How to complete this task |
Copy every record exactly as it appears in the data below.

(Source data)

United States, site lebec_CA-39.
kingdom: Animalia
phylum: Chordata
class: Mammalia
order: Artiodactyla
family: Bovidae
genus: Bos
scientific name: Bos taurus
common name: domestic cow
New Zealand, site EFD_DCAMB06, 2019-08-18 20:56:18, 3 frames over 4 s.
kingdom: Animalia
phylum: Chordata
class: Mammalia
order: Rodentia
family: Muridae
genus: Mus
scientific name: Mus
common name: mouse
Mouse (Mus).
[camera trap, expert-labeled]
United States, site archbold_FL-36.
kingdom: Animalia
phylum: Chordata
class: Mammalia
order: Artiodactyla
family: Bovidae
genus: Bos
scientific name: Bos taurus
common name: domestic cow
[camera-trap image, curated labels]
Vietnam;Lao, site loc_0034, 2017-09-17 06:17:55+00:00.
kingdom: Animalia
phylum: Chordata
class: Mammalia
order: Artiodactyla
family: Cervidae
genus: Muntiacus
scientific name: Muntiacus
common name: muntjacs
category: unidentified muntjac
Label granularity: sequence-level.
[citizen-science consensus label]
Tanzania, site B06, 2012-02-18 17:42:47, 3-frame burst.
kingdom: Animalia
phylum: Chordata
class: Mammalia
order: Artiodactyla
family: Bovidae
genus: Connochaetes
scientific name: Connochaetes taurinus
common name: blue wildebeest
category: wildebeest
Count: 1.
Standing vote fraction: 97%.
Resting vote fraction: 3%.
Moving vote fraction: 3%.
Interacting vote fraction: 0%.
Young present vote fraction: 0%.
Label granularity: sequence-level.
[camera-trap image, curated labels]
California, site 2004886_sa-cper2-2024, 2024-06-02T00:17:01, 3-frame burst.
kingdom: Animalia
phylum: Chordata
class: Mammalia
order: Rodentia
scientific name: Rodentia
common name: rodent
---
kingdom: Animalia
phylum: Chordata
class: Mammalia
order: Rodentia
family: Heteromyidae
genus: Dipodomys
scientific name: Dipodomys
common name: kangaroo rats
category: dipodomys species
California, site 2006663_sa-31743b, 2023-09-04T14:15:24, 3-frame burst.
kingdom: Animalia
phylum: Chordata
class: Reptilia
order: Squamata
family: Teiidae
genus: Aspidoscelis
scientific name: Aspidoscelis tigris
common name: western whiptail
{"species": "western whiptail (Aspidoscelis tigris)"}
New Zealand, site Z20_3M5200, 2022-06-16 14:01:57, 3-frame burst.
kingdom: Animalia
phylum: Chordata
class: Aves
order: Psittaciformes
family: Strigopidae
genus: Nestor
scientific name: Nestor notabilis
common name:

(End Source data)

Reply to the task |
United States, site lebec_CA-39.
kingdom: Animalia
phylum: Chordata
class: Mammalia
order: Artiodactyla
family: Bovidae
genus: Bos
scientific name: Bos taurus
common name: domestic cow
New Zealand, site EFD_DCAMB06, 2019-08-18 20:56:18, 3 frames over 4 s.
kingdom: Animalia
phylum: Chordata
class: Mammalia
order: Rodentia
family: Muridae
genus: Mus
scientific name: Mus
common name: mouse
Mouse (Mus).
[camera trap, expert-labeled]
United States, site archbold_FL-36.
kingdom: Animalia
phylum: Chordata
class: Mammalia
order: Artiodactyla
family: Bovidae
genus: Bos
scientific name: Bos taurus
common name: domestic cow
[camera-trap image, curated labels]
Vietnam;Lao, site loc_0034, 2017-09-17 06:17:55+00:00.
kingdom: Animalia
phylum: Chordata
class: Mammalia
order: Artiodactyla
family: Cervidae
genus: Muntiacus
scientific name: Muntiacus
common name: muntjacs
category: unidentified muntjac
Label granularity: sequence-level.
[citizen-science consensus label]
Tanzania, site B06, 2012-02-18 17:42:47, 3-frame burst.
kingdom: Animalia
phylum: Chordata
class: Mammalia
order: Artiodactyla
family: Bovidae
genus: Connochaetes
scientific name: Connochaetes taurinus
common name: blue wildebeest
category: wildebeest
Count: 1.
Standing vote fraction: 97%.
Resting vote fraction: 3%.
Moving vote fraction: 3%.
Interacting vote fraction: 0%.
Young present vote fraction: 0%.
Label granularity: sequence-level.
[camera-trap image, curated labels]
California, site 2004886_sa-cper2-2024, 2024-06-02T00:17:01, 3-frame burst.
kingdom: Animalia
phylum: Chordata
class: Mammalia
order: Rodentia
scientific name: Rodentia
common name: rodent
---
kingdom: Animalia
phylum: Chordata
class: Mammalia
order: Rodentia
family: Heteromyidae
genus: Dipodomys
scientific name: Dipodomys
common name: kangaroo rats
category: dipodomys species
California, site 2006663_sa-31743b, 2023-09-04T14:15:24, 3-frame burst.
kingdom: Animalia
phylum: Chordata
class: Reptilia
order: Squamata
family: Teiidae
genus: Aspidoscelis
scientific name: Aspidoscelis tigris
common name: western whiptail
{"species": "western whiptail (Aspidoscelis tigris)"}
New Zealand, site Z20_3M5200, 2022-06-16 14:01:57, 3-frame burst.
kingdom: Animalia
phylum: Chordata
class: Aves
order: Psittaciformes
family: Strigopidae
genus: Nestor
scientific name: Nestor notabilis
common name:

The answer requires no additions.